Extracted text START
Monday, April 10, 2017

FOOD FIGHT!!!

Mayor Tony Yarber and Chokwe Lumumba, Jr.  went at it Friday night after the challenger accused the Mayor of having a "top-heavy" administration. Watch the short Clarion-Ledger video. 





One of the criticisms of Mayor Yarber has been that his administration has been fairly heavy with "the suits."   He hired a chief of staff, chief administrative officer, and two deputy chief administrative officers when he first assumed office.  The CAO and deputy CAO left and were not replaced.  Marshand Crisler is currently the Acting CAO.  He also drew criticism for hiring Public Works Director Keisha Powell at a salary of $150,000 per year. 

The two men sparred back and forth.  However, if there is one candidate who probably shouldn't make such noise, it is Mr. Lumumba.  He likes to invoke his father whenever possible.  Well, his father increased the budget for the Mayor's office by a million dollars so he could hire his buddies (Right, Kali?).  He also said his father hired a Public Works Director at a salary that was approximately $83,000 per year.  That is true.  His father hired Willie Bell and refused to submit his name to the City Council for confirmation- not that those clowns demanded that he do so.  Mr. Bell was not a licensed professional engineer.  He was not qualified for the job. Period.  If Mr. Lumumba wants to accuse others of padding payrolls, he might want to think twice about doing so because the original Lumumba administration was no stranger to such padding. 

This is probably a topic where both candidates probably should talk about something else as it's a weak spot for both of them. 

23 comments:

Anonymous said...

What was Brother Kali paid?

Anonymous said...

Total BS. Antar is dumber than I thought. Top-heavy, bottom-heavy, middle-heavy...there are many ways to skin a cat. None are better than the other.

PittPanther said...

We're blaming Jr for things his dad did?

Anonymous said...

Jackson isn't Jackson anymore...

Kingfish said...

Pitt, if he is going to invoke his father and use his father's record to attack others, than that record is fair game.
Extracted text END
Given records START
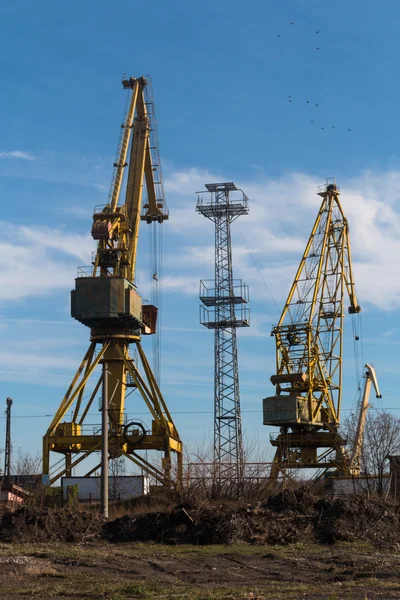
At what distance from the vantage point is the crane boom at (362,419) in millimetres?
65344

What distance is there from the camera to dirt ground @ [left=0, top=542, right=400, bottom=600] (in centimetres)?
1984

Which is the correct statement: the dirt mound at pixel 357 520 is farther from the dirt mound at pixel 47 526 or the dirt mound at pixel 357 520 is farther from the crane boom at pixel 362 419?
the crane boom at pixel 362 419

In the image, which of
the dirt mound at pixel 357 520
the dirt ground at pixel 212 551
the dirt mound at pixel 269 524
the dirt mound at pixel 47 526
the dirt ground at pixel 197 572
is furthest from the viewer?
the dirt mound at pixel 47 526

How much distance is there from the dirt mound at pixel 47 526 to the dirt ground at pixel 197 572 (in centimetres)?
146

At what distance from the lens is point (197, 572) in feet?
79.4

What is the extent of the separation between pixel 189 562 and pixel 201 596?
24.8 feet

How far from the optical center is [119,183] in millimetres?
59938

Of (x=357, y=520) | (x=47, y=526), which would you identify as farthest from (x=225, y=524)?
(x=47, y=526)

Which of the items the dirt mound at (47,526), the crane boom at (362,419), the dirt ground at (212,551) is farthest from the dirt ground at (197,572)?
the crane boom at (362,419)

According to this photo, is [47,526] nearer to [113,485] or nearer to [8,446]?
[113,485]

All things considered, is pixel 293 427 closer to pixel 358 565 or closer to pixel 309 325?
pixel 309 325

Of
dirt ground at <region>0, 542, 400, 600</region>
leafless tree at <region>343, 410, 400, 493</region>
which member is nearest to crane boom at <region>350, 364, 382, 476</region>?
leafless tree at <region>343, 410, 400, 493</region>

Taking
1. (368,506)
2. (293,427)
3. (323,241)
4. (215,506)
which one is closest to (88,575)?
(215,506)

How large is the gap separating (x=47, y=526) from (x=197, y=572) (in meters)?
10.3
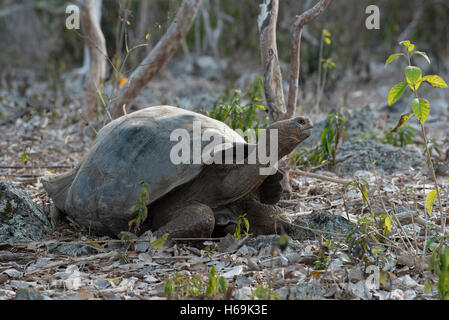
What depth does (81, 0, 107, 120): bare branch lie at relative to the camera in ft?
19.7

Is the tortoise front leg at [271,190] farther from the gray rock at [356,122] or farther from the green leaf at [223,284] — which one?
the gray rock at [356,122]

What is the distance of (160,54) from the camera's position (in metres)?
5.30

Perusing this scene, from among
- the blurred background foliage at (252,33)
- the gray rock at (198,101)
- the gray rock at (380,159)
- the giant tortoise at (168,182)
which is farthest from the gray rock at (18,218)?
the blurred background foliage at (252,33)

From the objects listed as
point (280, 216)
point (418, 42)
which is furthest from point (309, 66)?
point (280, 216)

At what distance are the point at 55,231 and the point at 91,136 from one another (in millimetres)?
2667

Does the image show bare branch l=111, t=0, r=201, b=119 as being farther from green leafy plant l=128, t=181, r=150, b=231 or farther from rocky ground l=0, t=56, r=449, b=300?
green leafy plant l=128, t=181, r=150, b=231

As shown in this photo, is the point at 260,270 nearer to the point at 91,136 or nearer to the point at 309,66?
the point at 91,136

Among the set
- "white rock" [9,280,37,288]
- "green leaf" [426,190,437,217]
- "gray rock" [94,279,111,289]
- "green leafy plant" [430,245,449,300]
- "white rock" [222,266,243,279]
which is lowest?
"white rock" [9,280,37,288]

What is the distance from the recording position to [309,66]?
8555 mm

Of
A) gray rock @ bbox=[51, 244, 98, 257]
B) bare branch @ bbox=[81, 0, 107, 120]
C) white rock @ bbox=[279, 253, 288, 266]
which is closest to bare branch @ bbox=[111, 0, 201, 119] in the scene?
bare branch @ bbox=[81, 0, 107, 120]

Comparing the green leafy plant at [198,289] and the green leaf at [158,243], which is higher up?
the green leaf at [158,243]

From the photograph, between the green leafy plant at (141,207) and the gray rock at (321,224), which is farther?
the gray rock at (321,224)

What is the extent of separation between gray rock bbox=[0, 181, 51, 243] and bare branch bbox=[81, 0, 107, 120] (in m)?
Result: 2.72

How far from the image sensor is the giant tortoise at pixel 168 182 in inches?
122
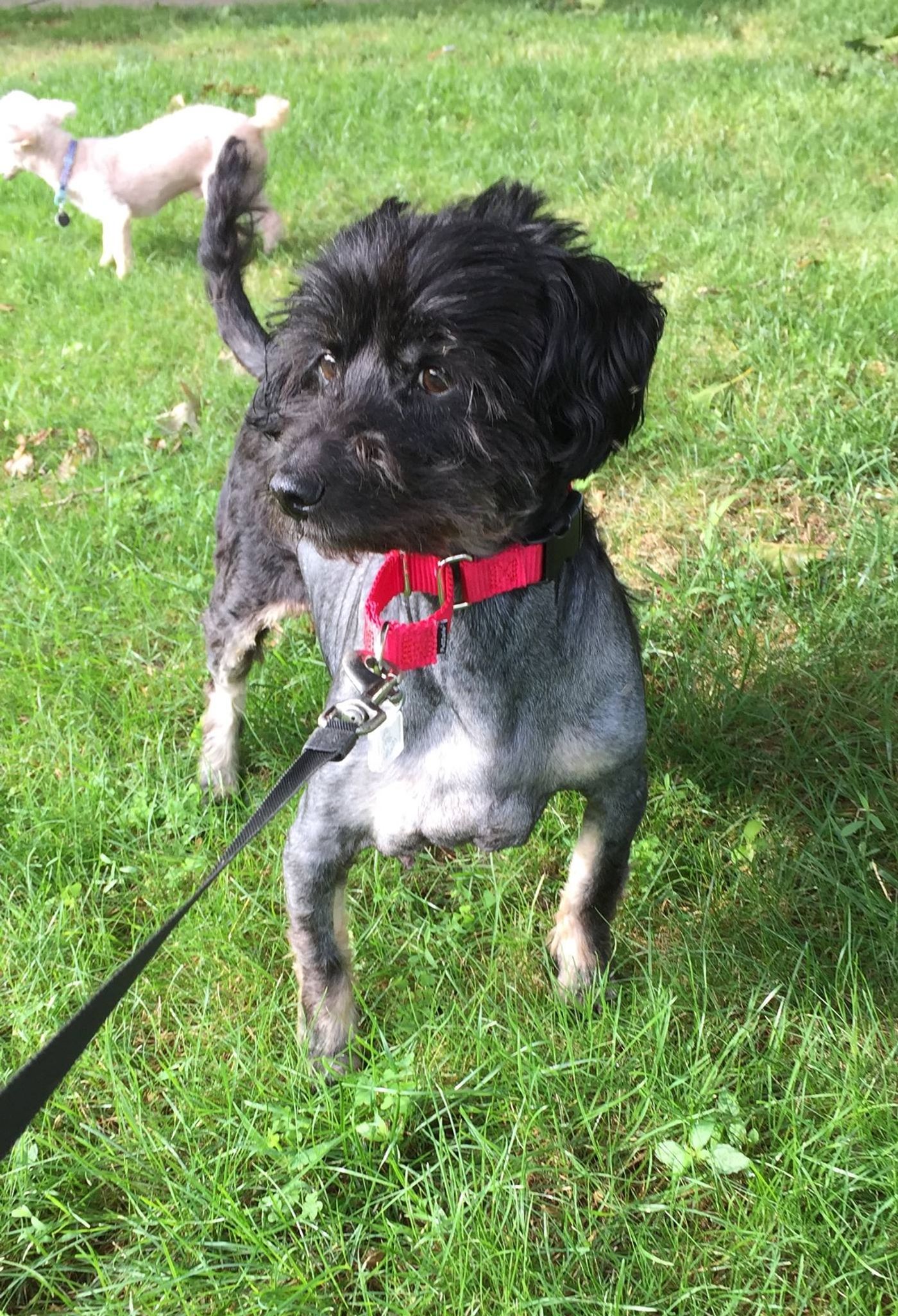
Given records END
• Instructions:
1. In the post about the Yarber–Lumumba exchange, what yearly salary did Mayor Yarber pay Public Works Director Keisha Powell?
2. List every person named in the body of the post about the Yarber–Lumumba exchange. Leave out the comments.
3. Continue the comment thread of the post about the Yarber–Lumumba exchange from where it stops.
The listing has no connection to the post about the Yarber–Lumumba exchange.

• Answers for this exercise:
1. $150,000 per year.

2. Tony Yarber, Chokwe Lumumba, Jr., Marshand Crisler, Keisha Powell, Kali, Willie Bell

3.
You damn sure would say that if it were Republicans doing it.

Anonymous said...

Yes we certainly can mention everything his father did. Antar is running on his father's merits since he certainly doesn't have any of his own.

Anonymous said...

In the hood this is called "playa-hatin". These guys recognize the apathy of their suckers (constituents). They know that once they get into office all oversight in terms of hiring effectively ends. They can then hire friends, supporters, and girlfriends as they please, for
whatever they please, without consequence until the next election, if then. The ignorant voters of Jackson never really understand the humongous difference between employment and work. They will get screwed every time. But they are so used to being screwed they hardly notice.

Anonymous said...

This election comes down to which unqualified race hustler will be occupying the title "Mayor" at the moment the federal bankruptcy court appoints a Conservator to take over.

Anonymous said...

Has Kush Jr. done anything BUT ride his dads coattails.

Anonymous said...

Is there any substance out of Antar's campaign beyond this issue and the complaints about lacking a master infrastructure plan?

Anonymous said...

Someone this weekend mentioned to me that he was considering Antar because Chokwe "go alot done".

I said, beyond getting the special sales tax passed, what did Chokwe get done?

He thought about it for a minute and said he couldn't think of anything.

Meaty Stuff Right There.. said...

Don't blame Yarber or Chokwe Jr for something of this magnitude hitting the blog. You have none other than Kingfish to thank. He's the one who cherry picked this out of the debate. Was this the sum total of the candidates' campaign comments? One must doubt it.

Kingfish said...

Bullshit. That is what the Clarion-Ledger posted. I didn't edit the video at all, which you full well know since you are doing your own cherry-picking.

Reed said...

"When you don't vote and sit on yo rump, we end up with Donald Trump."

Antar will win this election. I have no doubt in my mind.

Plain ol' Catfish said...

@ April 10, 2017 at 9:51 AM - and I quote you directly

"They know that once they get into office all oversight in terms of hiring effectively ends. They can then hire friends, supporters, and girlfriends as they please, for whatever they please, without consequence until the next election, if then. The ignorant voters of Jackson never really understand the humongous difference between employment and work."

And to you - I say a MAJOR F*ck you and the horse you rode in on - you flea riddled som'itch!

"They know.................They can hire friends, supporters, and girlfriends as they please, for whatever they please without consequence..................the IGNORANT voters of Jackson never really understand the............difference between employment and work"

Really!? Really!? So you actually singled out Jackson for these political tactics!?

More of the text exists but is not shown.